**Excerpted text**:
────────

Introduction to the CLEF 2003 Working Notes

                                                  Carol Peters
                   Istituto di Scienza e Tecnologie dell’Informazione (ISTI-CNR), Pisa, Italy
                                             carol.peters@isti.cnr.it


These Working Notes contain descriptions of the experiments conducted within CLEF 2003 – the fourth in a
series of annual system evaluation campaigns organised by the Cross-Language Evaluation Forum1. The results
of the experiments will be presented and discussed in the CLEF 2003 Workshop, 21-22 August, Trondheim,
Norway. The final papers - revised and extended as a result of the discussions at the Workshop - together with a
comparative analysis of the results will appear in the CLEF 2003 Proceedings, to be published by Springer in
their Lecture Notes for Computer Science series.

────────

**Material for this exercise**:
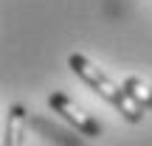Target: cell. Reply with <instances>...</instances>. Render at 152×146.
Returning <instances> with one entry per match:
<instances>
[{
	"label": "cell",
	"mask_w": 152,
	"mask_h": 146,
	"mask_svg": "<svg viewBox=\"0 0 152 146\" xmlns=\"http://www.w3.org/2000/svg\"><path fill=\"white\" fill-rule=\"evenodd\" d=\"M23 126H26V107L23 104H11L9 118H6L3 146H23Z\"/></svg>",
	"instance_id": "3"
},
{
	"label": "cell",
	"mask_w": 152,
	"mask_h": 146,
	"mask_svg": "<svg viewBox=\"0 0 152 146\" xmlns=\"http://www.w3.org/2000/svg\"><path fill=\"white\" fill-rule=\"evenodd\" d=\"M121 87H124V90L130 93V98H135V101L141 104L144 110H152V87H149V84H144L138 76H127Z\"/></svg>",
	"instance_id": "4"
},
{
	"label": "cell",
	"mask_w": 152,
	"mask_h": 146,
	"mask_svg": "<svg viewBox=\"0 0 152 146\" xmlns=\"http://www.w3.org/2000/svg\"><path fill=\"white\" fill-rule=\"evenodd\" d=\"M48 104H51V110H54V113H59L62 118L68 121V124H73L82 135H87V138H99V135H102L99 121L90 118L87 113H82V110L76 107L65 93H51V96H48Z\"/></svg>",
	"instance_id": "2"
},
{
	"label": "cell",
	"mask_w": 152,
	"mask_h": 146,
	"mask_svg": "<svg viewBox=\"0 0 152 146\" xmlns=\"http://www.w3.org/2000/svg\"><path fill=\"white\" fill-rule=\"evenodd\" d=\"M34 126H39V129L51 132V138H54V141H59V143H65V146H82V141H73V138H71V132L56 129L54 124H48V121H42V118H34Z\"/></svg>",
	"instance_id": "5"
},
{
	"label": "cell",
	"mask_w": 152,
	"mask_h": 146,
	"mask_svg": "<svg viewBox=\"0 0 152 146\" xmlns=\"http://www.w3.org/2000/svg\"><path fill=\"white\" fill-rule=\"evenodd\" d=\"M68 65H71V70L79 76L82 81H85L90 90H96L99 96L104 98V101H110L115 110H118L121 115H124L130 124H138V121L144 118V107L135 101V98H130V93L124 90V87H118L110 76H104V70H99L96 65H93L87 56L82 54H71V59H68Z\"/></svg>",
	"instance_id": "1"
}]
</instances>
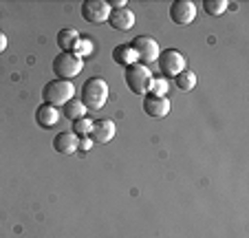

────────

**Required actions**:
A. Based on the CLEF 2003 introduction, decide whether each statement agrees with it: (i) the Workshop takes place in Trondheim, Norway; (ii) CLEF 2003 is the third campaign in the series; (iii) the final papers will be published by Springer in the Lecture Notes for Computer Science series. Answer yes or no for each and quote the deciding words.
B. Format every line of the listing above as a numbered list, omitting blank lines and leaving the pictures out.

**Outputs**:
A.
(i) Yes: "21-22 August, Trondheim, Norway"
(ii) No: "the fourth in a series of annual system evaluation campaigns"
(iii) Yes: "to be published by Springer in their Lecture Notes for Computer Science series"

B.
1. Target: cell. Reply with <instances>...</instances>. Render at 152×146.
2. Returning <instances> with one entry per match:
3. <instances>
4. [{
5. 	"label": "cell",
6. 	"mask_w": 152,
7. 	"mask_h": 146,
8. 	"mask_svg": "<svg viewBox=\"0 0 152 146\" xmlns=\"http://www.w3.org/2000/svg\"><path fill=\"white\" fill-rule=\"evenodd\" d=\"M23 126H26V107L23 104H11L9 118H6L3 146H23Z\"/></svg>",
9. 	"instance_id": "3"
10. },
11. {
12. 	"label": "cell",
13. 	"mask_w": 152,
14. 	"mask_h": 146,
15. 	"mask_svg": "<svg viewBox=\"0 0 152 146\" xmlns=\"http://www.w3.org/2000/svg\"><path fill=\"white\" fill-rule=\"evenodd\" d=\"M121 87H124V90L130 93V98H135V101L141 104L144 110H152V87H149V84H144L138 76H127Z\"/></svg>",
16. 	"instance_id": "4"
17. },
18. {
19. 	"label": "cell",
20. 	"mask_w": 152,
21. 	"mask_h": 146,
22. 	"mask_svg": "<svg viewBox=\"0 0 152 146\" xmlns=\"http://www.w3.org/2000/svg\"><path fill=\"white\" fill-rule=\"evenodd\" d=\"M48 104H51V110H54V113H59L62 118L68 121V124H73L82 135H87V138H99V135H102L99 121L90 118L87 113H82V110L76 107L65 93H51V96H48Z\"/></svg>",
23. 	"instance_id": "2"
24. },
25. {
26. 	"label": "cell",
27. 	"mask_w": 152,
28. 	"mask_h": 146,
29. 	"mask_svg": "<svg viewBox=\"0 0 152 146\" xmlns=\"http://www.w3.org/2000/svg\"><path fill=\"white\" fill-rule=\"evenodd\" d=\"M34 126H39V129L51 132V138H54V141H59V143H65V146H82V141H73V138H71V132L56 129L54 124H48V121H42V118H34Z\"/></svg>",
30. 	"instance_id": "5"
31. },
32. {
33. 	"label": "cell",
34. 	"mask_w": 152,
35. 	"mask_h": 146,
36. 	"mask_svg": "<svg viewBox=\"0 0 152 146\" xmlns=\"http://www.w3.org/2000/svg\"><path fill=\"white\" fill-rule=\"evenodd\" d=\"M68 65H71V70L79 76L82 81H85L90 90H96L99 96L104 98V101H110L115 110H118L121 115H124L130 124H138V121L144 118V107L135 101V98H130V93L124 90V87H118L110 76H104V70H99L96 65H93L87 56L82 54H71V59H68Z\"/></svg>",
37. 	"instance_id": "1"
38. }]
39. </instances>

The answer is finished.